By a score of 27-26, the rugby team from Gonzaga College High School, N.W. defeated Jesuit High School of Sacramento, Calif., 27- 26 to capture the school's first national title in the Boys' High School Rugby National Championship.

On May 17, the Purple Eagles, ranked second in the country, faced last year's champions, the undefeated and top ranked ranked Marauders in a rematch of the championship game held in Elkhart, Ind.

"It was a thrill to see the joy in the players' eyes and in the coaches eyes after winning the championship," said Lee Kelly, director of rugby at Gonzaga for more than 10 years. The varsity coaches included head coach Peter Baggetta, and assistants Paolo Iscaro, Grant Furnary and Jim Cuddihy. It was the third time that Gonzaga reached the championship game.

"We have an amazing group of players, coaches and parents," said Kelly who has been involved in the rugby program at Gonzaga since his sons Brendon and Connor attended and graduated in 2002 and 2006. "I get amazing support from the school," he added.

In the finals, Gonzaga - champions of the Mid Atlantic Varsity Rugby Conference - was led by senior Ben Cima who has been selected to the All-American Rugby team every year since his sophomore year.

About 200 students currently participate in Gonzaga's 26-year-old rugby. Kelly said that with 18 coaches and six teams - three varsity, two junior varsity and one freshman team - the school is able to accommodate all students who are interested in the sport. There are no player cuts. The coaches especially work to prepare freshmen and sophomore students giving them opportunities to play in many games before moving them to the higher level of play.

"We're not afraid to lose to get better," Kelly said. The director noted that about 90 percent of the participants have never played rugby before high school. However, he added, participation in rugby is growing - it is played in 110 countries - and he expects to see an increased interest in the sport after it is featured in the 2016 Olympics.

Additionally for the past five years, the school has hosted the Jesuit Rugby Classic each spring, and for several years plans an international trip for players, coaches and parents to expose the students to the worldwide fraternity of rugby.

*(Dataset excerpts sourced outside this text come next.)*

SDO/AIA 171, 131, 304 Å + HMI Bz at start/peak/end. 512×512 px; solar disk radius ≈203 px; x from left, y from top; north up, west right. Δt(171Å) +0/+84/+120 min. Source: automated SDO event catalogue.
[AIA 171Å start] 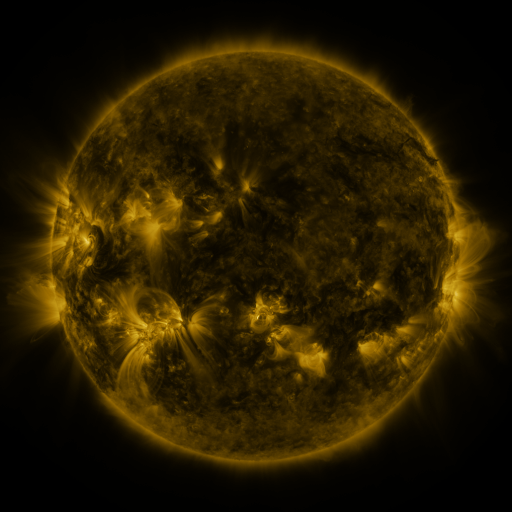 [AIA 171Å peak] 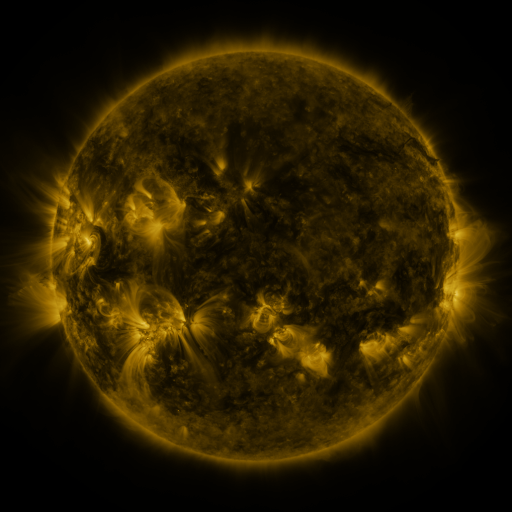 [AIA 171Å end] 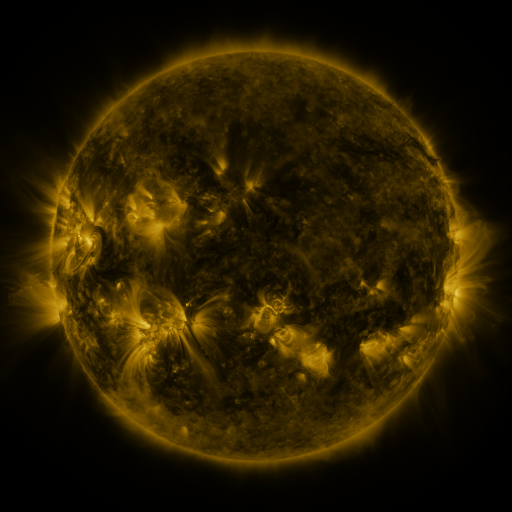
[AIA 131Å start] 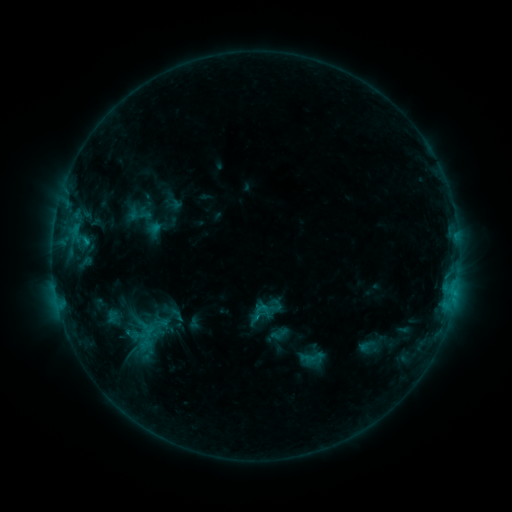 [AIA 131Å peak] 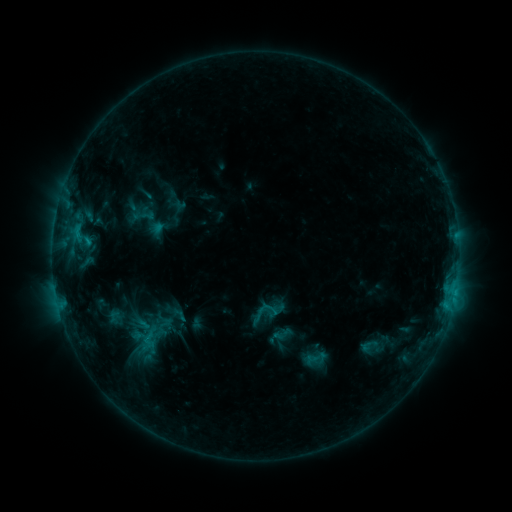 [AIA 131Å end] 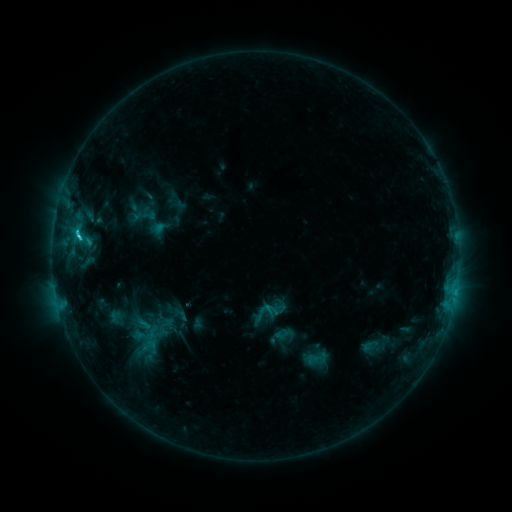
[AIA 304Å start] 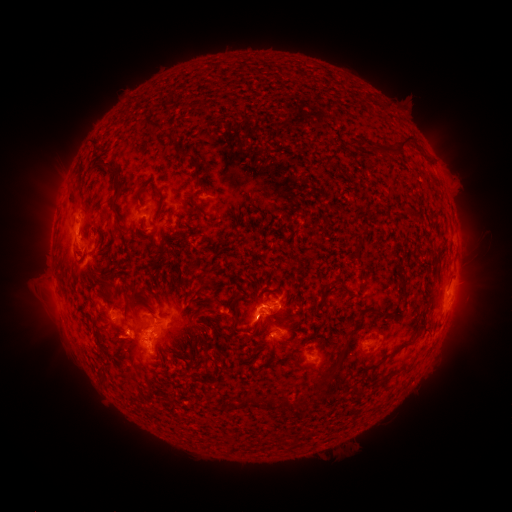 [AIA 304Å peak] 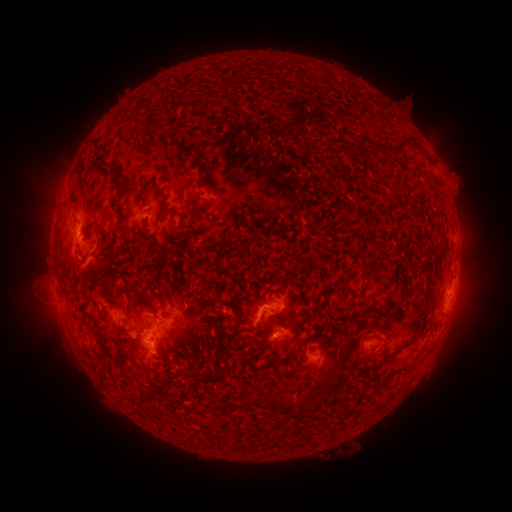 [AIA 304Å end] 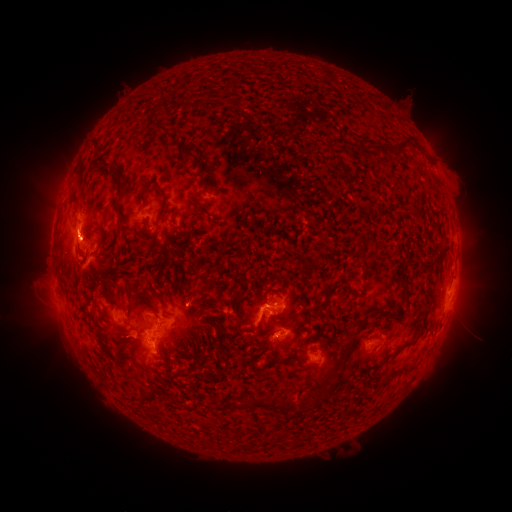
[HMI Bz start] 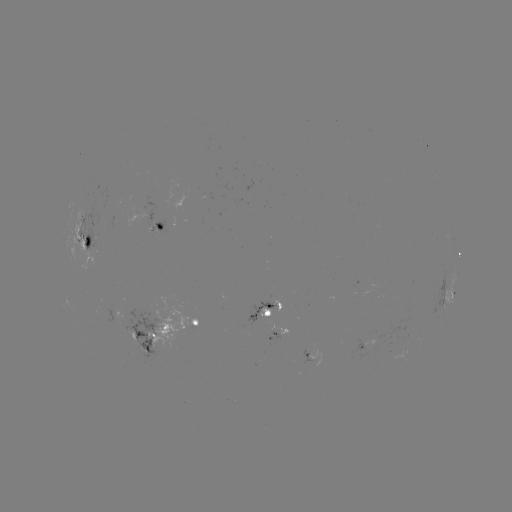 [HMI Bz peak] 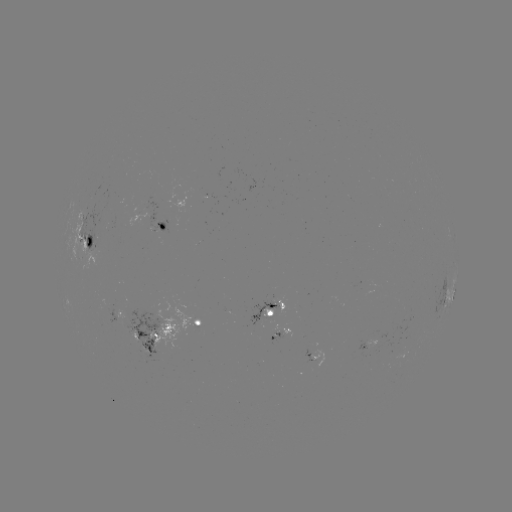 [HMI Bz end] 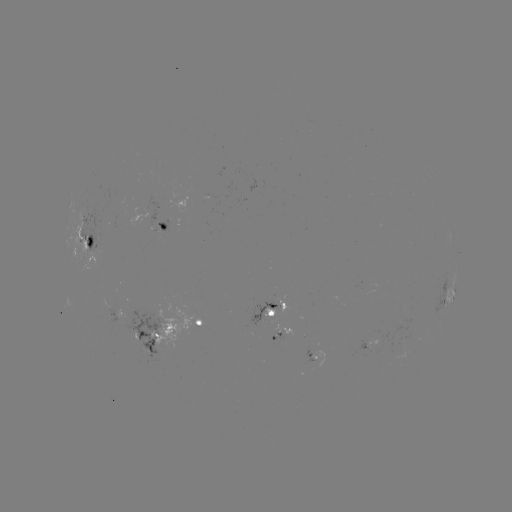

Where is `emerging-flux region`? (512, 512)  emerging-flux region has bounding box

"We have a camaraderie unique to many other sports," said Kelly, who has been involved with rugby for 44 years since playing at the University of Maryland. The director said the spring break trip serves as both a cultural experience and rugby development as each of the three top teams play three games while overseas.

On a recent trip to Argentina, the team attended a Mass that happened to be celebrated by Cardinal Jorge Mario Bergoglio, then-archbishop of Buenos Aires and now Pope Francis.

Kelly noted in general, sports teach many of life's lessons and several of Gonzaga's players go on to play rugby in college. This year the school's valedictorian, Tyler Jones, also played the sport. For Kelly rugby is a passion he is happy to share with anyone.

"I started at Gonzaga with my two boys which was special, now I share it with 200 boys - and that is special too," he said.